理解度チェック:
A: エコーを紹介するページから、「彼女はキタイロン山に住む山の」から「トとの出会いをお約束します。」までを両端も含めて一字一句変えずに書き出してください。
B: エコーを紹介するページによると、エコーが住んでいたのはどこの山ですか?

こんにちは!
今回はギリシャ神話より山の精霊エコーを紹介するよ!



今回はニンフの紹介ね
彼女はどんなキャラクターなの?



彼女はキタイロン山に住む山のニンフで、ゼウスとヘラのゴタゴタに巻き込まれて「声」だけの存在になるんだ!



反響やこだまを意味する「echo」の由来なのじゃ



ではさっそくいってみよう!
このシリーズでは、忙しいけど「ギリシャ神話」についてサクっと理解したいという方向けに、「かんたん・わかりやすい」がテーマの神々の解説記事を掲載していきます。
雄大なエーゲ海と石灰岩の大地が生み出した、欲望に忠実な神々による暴力的でありながらもどこかユーモラスな物語群が、あなたに新たなエンターテイメントとの出会いをお約束します。
人間味溢れる自由奔放な神々の色彩豊かで魅力的な物語に、ぜひあなたも触れてみてくださいね。
今回は、ボイオティア地方のキタイロン山に住む山のニンフ、オレイアデスの1人で、得意のお喋りで主神ゼウスの浮気をサポートしてしまったため、その正妻ヘラの怒りを買い、結果的に「声」だけの存在となった理不尽の被害者エコーをご紹介します!



忙しい人はコチラから本編にすっ飛びじゃ
この記事は、以下のような方に向けて書いています。
- ギリシャ神話にちょっと興味がある人
- ギリシャ神話に登場する神さまのことをざっくり知りたい人
- とりあえず誰かにどや顔でうんちく話をしたい人
- ギリシャ神話に登場する「山の精霊エコー」について少し詳しくなります。

データ:
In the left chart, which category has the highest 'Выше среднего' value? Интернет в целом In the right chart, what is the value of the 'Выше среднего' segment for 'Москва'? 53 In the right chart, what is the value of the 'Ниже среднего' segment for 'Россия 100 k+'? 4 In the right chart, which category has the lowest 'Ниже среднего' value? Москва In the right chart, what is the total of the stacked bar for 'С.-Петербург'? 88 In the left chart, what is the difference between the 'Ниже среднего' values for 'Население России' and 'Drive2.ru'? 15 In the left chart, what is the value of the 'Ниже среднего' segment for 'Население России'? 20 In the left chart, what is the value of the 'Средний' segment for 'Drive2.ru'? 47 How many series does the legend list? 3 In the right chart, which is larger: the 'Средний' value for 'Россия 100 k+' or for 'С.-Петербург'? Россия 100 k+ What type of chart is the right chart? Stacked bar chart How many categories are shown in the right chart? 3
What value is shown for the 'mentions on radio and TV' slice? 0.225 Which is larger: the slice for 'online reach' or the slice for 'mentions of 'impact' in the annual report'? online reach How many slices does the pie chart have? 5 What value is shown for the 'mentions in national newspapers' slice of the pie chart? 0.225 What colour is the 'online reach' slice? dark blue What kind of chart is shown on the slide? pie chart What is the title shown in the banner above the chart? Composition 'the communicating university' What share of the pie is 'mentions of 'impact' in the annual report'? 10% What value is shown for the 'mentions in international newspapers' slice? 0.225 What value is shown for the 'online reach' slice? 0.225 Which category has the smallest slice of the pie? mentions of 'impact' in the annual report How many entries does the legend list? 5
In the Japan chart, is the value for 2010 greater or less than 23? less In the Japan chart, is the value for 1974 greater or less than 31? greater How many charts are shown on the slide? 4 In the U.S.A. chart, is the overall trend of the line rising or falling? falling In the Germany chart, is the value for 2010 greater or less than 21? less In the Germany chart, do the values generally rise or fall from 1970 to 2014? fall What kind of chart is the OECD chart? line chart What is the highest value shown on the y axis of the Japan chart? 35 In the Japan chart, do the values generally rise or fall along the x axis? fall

解答一覧:
A:
彼女はキタイロン山に住む山のニンフで、ゼウスとヘラのゴタゴタに巻き込まれて「声」だけの存在になるんだ!



反響やこだまを意味する「echo」の由来なのじゃ



ではさっそくいってみよう!
このシリーズでは、忙しいけど「ギリシャ神話」についてサクっと理解したいという方向けに、「かんたん・わかりやすい」がテーマの神々の解説記事を掲載していきます。
雄大なエーゲ海と石灰岩の大地が生み出した、欲望に忠実な神々による暴力的でありながらもどこかユーモラスな物語群が、あなたに新たなエンターテイメントとの出会いをお約束します。

B: ボイオティア地方のキタイロン山です。